Sans doute plus connu du grand public pour avoir présidé la Commission indépendante sur les abus sexuels dans l’Église (Ciase) que pour être le plus haut fonctionnaire du pays à la tête du Conseil d’État, Jean-Marc Sauvé a été accusé par le président de la République, le 18 octobre 2021, pour présider la Commission des États Justice générale. En présentant à Emmanuel Macron, vendredi 8 juillet, les conclusions de ses travaux achevés en avril, il demande de « doter en masse la première affaire où le collectif, gage de qualité, a quasiment disparu ». Il met en garde les magistrats contre “l’illusion de croire que seule la justice peut maintenir son office et garantir son indépendance”.

Vous avez choisi d’intituler votre rapport « Rendre la justice aux citoyens ». Comment en sont-ils privés ?

En 1801 Jean-Etienne-Marie Portalis [le père du code civil] avait dit, dans son rapport présentant le premier projet de code civil, « la justice est le premier devoir de la souveraineté. Les tribunaux sont établis pour remplir ce devoir sacré. La justice est l’affaire des juges, certes, mais surtout du souverain, c’est-à-dire du peuple. Au nom du peuple français il est rendu. Lire aussi : L’article est destiné à nos abonnés Limiter le recours aux prisons, recruter massivement, réformer l’institution… Les principales conclusions des États généraux de la justice
Cependant, nous assistons aujourd’hui à une double crise. D’abord, celui du service public de la justice. Les dysfonctionnements ne sont pas paroxystiques, mais profonds. Et puis il y a une crise plus large du pouvoir judiciaire que la France partage, je pense, avec presque tous les pays qui respectent les principes de l’Etat de droit, y compris ceux qui accordent un statut et un crédit à leurs juges sans commune mesure avec l’histoire de France.

Vous écrivez le constat d’une justice dont les retards grandissent et la qualité des décisions baisse, alors que « l’afflux » n’augmente pas. Comment expliquez-vous celà?

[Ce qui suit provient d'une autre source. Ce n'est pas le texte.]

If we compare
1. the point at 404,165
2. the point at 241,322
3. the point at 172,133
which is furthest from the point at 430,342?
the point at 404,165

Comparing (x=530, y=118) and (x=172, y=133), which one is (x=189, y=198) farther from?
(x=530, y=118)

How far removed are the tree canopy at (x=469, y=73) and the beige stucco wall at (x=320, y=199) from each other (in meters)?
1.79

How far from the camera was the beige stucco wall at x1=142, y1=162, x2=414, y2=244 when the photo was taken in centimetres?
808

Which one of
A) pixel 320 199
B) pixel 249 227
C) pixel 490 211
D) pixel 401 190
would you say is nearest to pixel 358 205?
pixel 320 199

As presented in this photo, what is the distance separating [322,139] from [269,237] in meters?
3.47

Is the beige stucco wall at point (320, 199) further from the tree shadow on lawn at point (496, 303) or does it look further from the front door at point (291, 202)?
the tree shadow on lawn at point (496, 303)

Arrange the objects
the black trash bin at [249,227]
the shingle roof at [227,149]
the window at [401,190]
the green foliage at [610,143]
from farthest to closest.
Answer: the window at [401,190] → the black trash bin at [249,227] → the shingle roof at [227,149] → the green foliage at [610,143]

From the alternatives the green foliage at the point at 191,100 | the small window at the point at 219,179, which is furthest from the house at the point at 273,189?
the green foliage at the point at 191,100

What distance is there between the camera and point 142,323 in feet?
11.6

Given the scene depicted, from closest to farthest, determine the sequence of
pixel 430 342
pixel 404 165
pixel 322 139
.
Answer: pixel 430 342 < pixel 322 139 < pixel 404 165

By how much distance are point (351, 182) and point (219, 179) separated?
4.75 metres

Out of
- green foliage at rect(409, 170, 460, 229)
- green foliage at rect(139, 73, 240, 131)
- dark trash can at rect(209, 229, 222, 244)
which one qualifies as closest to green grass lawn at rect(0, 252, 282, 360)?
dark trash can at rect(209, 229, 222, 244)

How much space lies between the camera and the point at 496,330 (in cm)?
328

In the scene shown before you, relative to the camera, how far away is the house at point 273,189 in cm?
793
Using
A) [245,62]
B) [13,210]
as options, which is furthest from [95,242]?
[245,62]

Nous assistons à une augmentation lente mais continue et implacable des inventaires et des retards dans les décisions civiles et pénales, en appel et, très clairement, en première instance. La qualité des décisions de première instance est de plus en plus remise en question. Le taux d’appel des décisions de la Cour suprême [désormais tribunaux judiciaires] est passé d’un peu plus de 16 % en 2008 à 25 % en 2019. Cela traduit à la fois le mécontentement des justiciables et la remise en cause croissante des décisions de l’autorité judiciaire. Plus de 46 % de ces décisions sont annulées en tout ou en partie en appel. L’idée que la première course est « une manche d’échauffement » a donc prévalu. L’allongement des délais s’explique également par la complexité croissante des affaires, alors que certains des litiges les plus simples ont été détournés des tribunaux. Il vous reste 70,33% de cet article à lire. Ce qui suit est réservé aux abonnés.